This circa 1926 Tahoe Cedars pamphlet offers a promotional portrayal of H.L. Henry's Tahoe Cedars Tract near Tahoma, on the west side of Lake Tahoe.
On one side, the pamphlet begins by laying out precise, bullet-pointed details about Lake Tahoe's geography and the Tahoe Cedars property. Key points highlighted include the size of Lake Tahoe, its depth, elevation, nearby mountains, and even the specific climatic conditions one can expect. The emphasis on the lake's average temperature and the seasonality presents a clear picture for potential investors or visitors about what to anticipate.
The pamphlet provides explicit information on the property's amenities, such as the daily steamers that dock, modern communication facilities like telephone and radio, and recreational aspects like the beach, boat landing, and wharf. In a strategic move, a section is dedicated to early investors, underscoring the profits and benefits of investing in lakefront property, reinforcing the idea of limited availability and the potential for substantial returns.
A prominent segment of the pamphlet highlights the selling agents responsible for this venture—Cooper & Groover—along with the contact details of their office in Los Angeles. However they were evidently booted from the project, as their firm is crossed out in this copy.
Visually, the pamphlet complements its text with an evocative image that encapsulates the serenity and beauty of the Tahoe Cedars region. The tranquil waters, silhouetted trees, and distant boat create an atmosphere of peace, subtly encouraging the reader to be part of this idyllic setting. A series of smaller illustrations depict various recreational activities available, from riding and hunting to tennis and golf, portraying Tahoe Cedars as a haven for outdoor enthusiasts.

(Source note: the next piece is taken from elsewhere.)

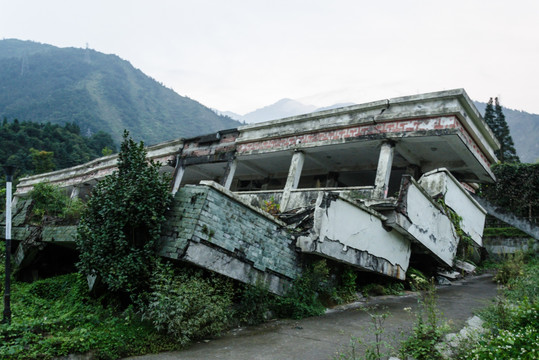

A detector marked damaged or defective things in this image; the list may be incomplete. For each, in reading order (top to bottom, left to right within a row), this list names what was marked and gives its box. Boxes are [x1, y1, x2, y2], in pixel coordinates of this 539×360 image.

broken concrete wall [158, 181, 302, 294]
broken concrete wall [296, 193, 410, 280]
broken concrete wall [418, 169, 490, 245]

On the flip side, the pamphlet presents a well-delineated map, detailing the broader regions surrounding Lake Tahoe. The map indicates the proximity of Tahoe Cedars to notable landmarks and towns, emphasizing its centrality and accessibility. Further, the clear markings of routes, distances, and significant locations assist in orientating the reader about the broader region's layout.
H.L. Henry and Tahoe Cedars
In 1925, H. L. Henry developed the Tahoe Cedars track, intending to establish a motion picture colony, comprising nearly 1,000 lots with infrastructure like power lines and a water system. Notable early property owners included Lon Chaney and writer Francis Rawling Illes. The following year, Frank Swind purchased the Tahoma, introducing amenities such as a dance hall and swimming pool. By 1927, the West Shore's winter residents cleared a path from Tahoma to Tahoe City. Later, the Tahoe Cedars property was sold to followers of Aimee Semple McPherson's Four Square Gospel. However, internal disputes caused the religious settlement's plans to fall apart, leading H. L. Henry to reclaim and sell the property to the general public.